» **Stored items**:
┄┄┄┄┄┄┄┄┄┄┄┄┄┄┄┄┄┄┄┄

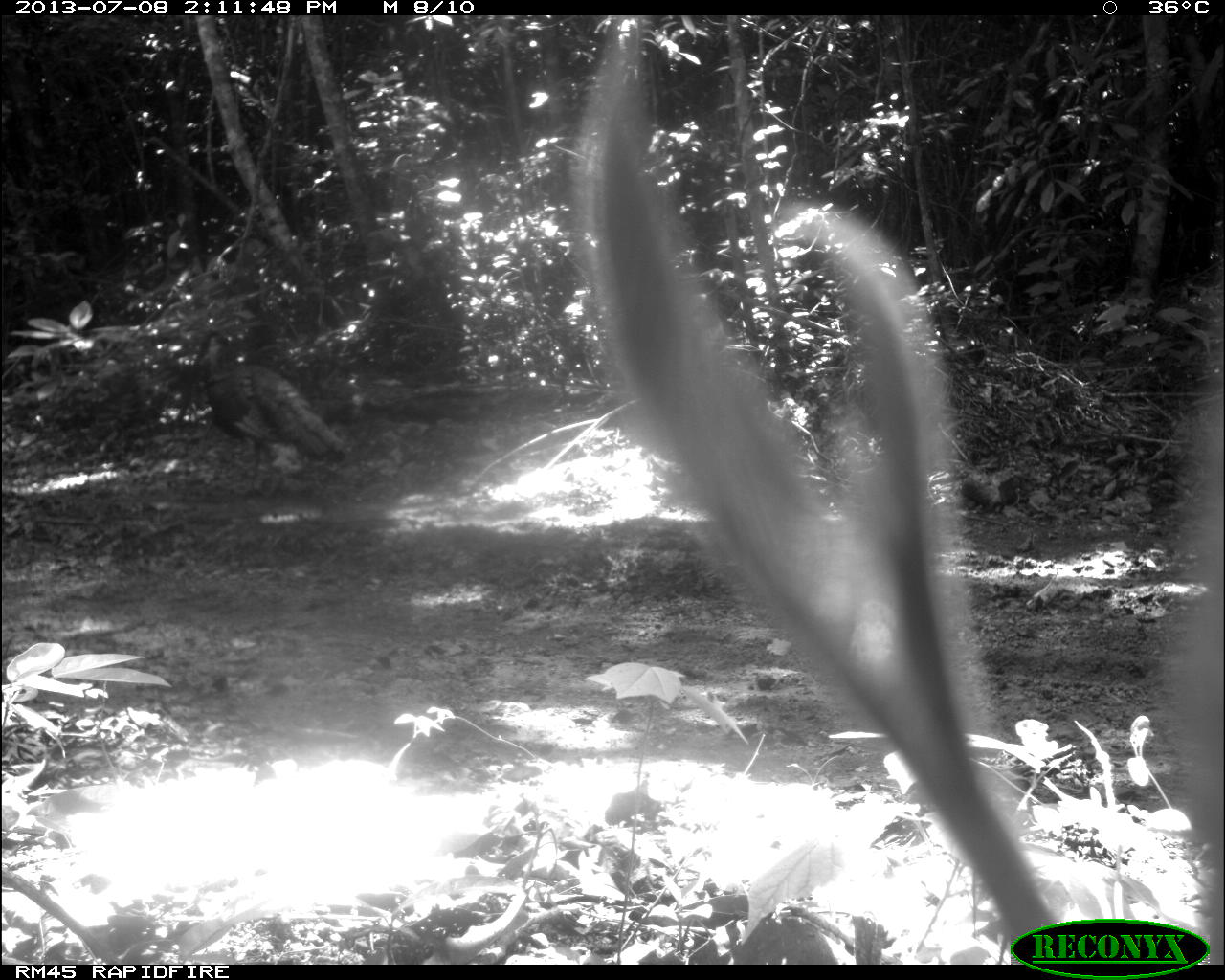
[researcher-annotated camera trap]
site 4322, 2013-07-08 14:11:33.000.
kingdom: Animalia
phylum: Chordata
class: Aves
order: Galliformes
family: Phasianidae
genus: Meleagris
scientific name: Meleagris ocellata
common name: ocellated turkey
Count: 1.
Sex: male.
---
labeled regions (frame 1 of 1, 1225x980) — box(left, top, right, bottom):
meleagris ocellata: box(190, 328, 349, 504)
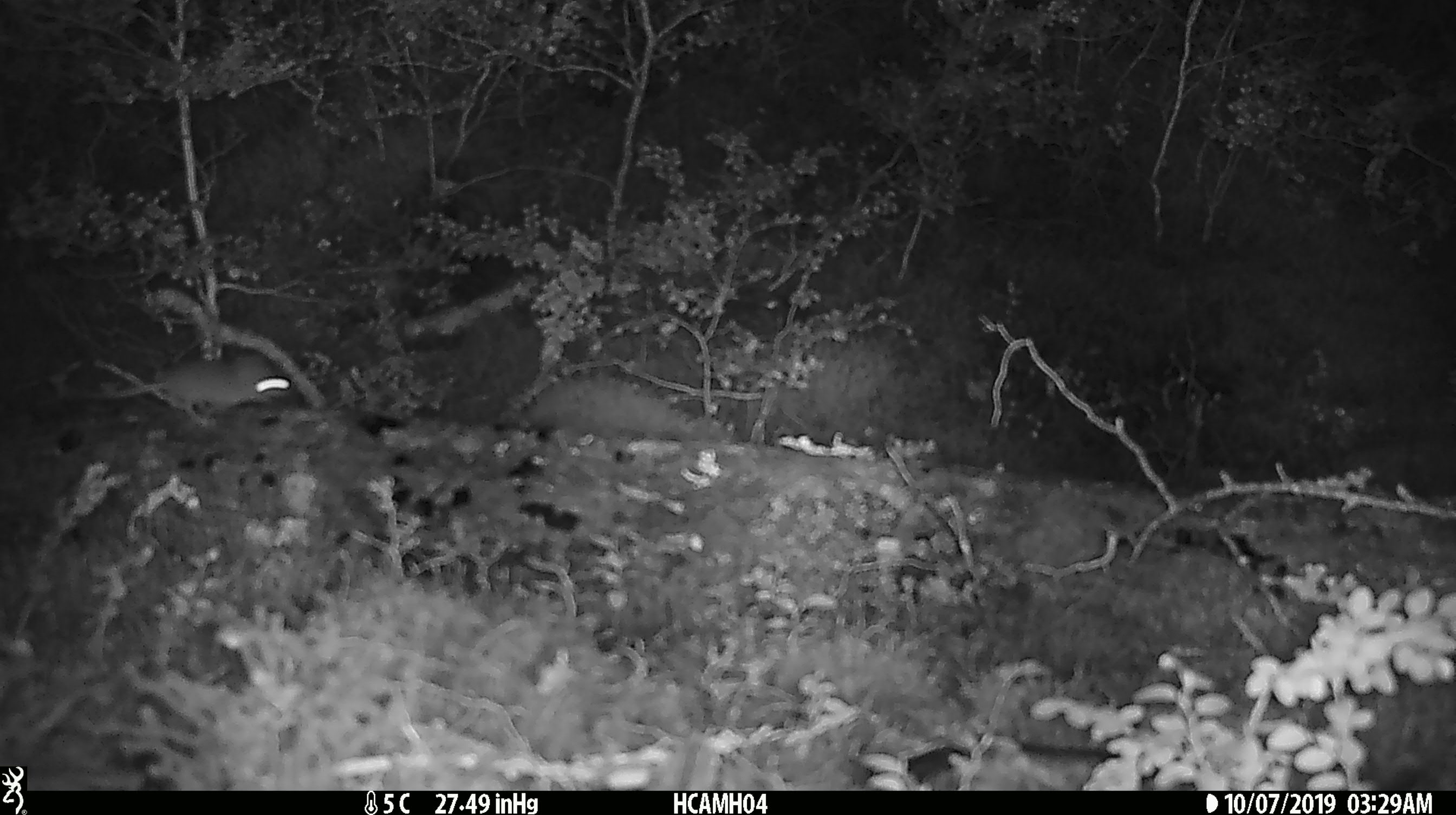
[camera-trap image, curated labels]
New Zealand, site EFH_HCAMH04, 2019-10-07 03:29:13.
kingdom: Animalia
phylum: Chordata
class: Mammalia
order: Rodentia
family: Muridae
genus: Mus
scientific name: Mus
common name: mouse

┄┄┄┄┄┄┄┄┄┄┄┄┄┄┄┄┄┄┄┄

» **Aim of the exercise**: Line by line, write out the data above exactly, without the pictures.

» **Reply**:
[researcher-annotated camera trap]
site 4322, 2013-07-08 14:11:33.000.
kingdom: Animalia
phylum: Chordata
class: Aves
order: Galliformes
family: Phasianidae
genus: Meleagris
scientific name: Meleagris ocellata
common name: ocellated turkey
Count: 1.
Sex: male.
---
labeled regions (frame 1 of 1, 1225x980) — box(left, top, right, bottom):
meleagris ocellata: box(190, 328, 349, 504)
[camera-trap image, curated labels]
New Zealand, site EFH_HCAMH04, 2019-10-07 03:29:13.
kingdom: Animalia
phylum: Chordata
class: Mammalia
order: Rodentia
family: Muridae
genus: Mus
scientific name: Mus
common name: mouse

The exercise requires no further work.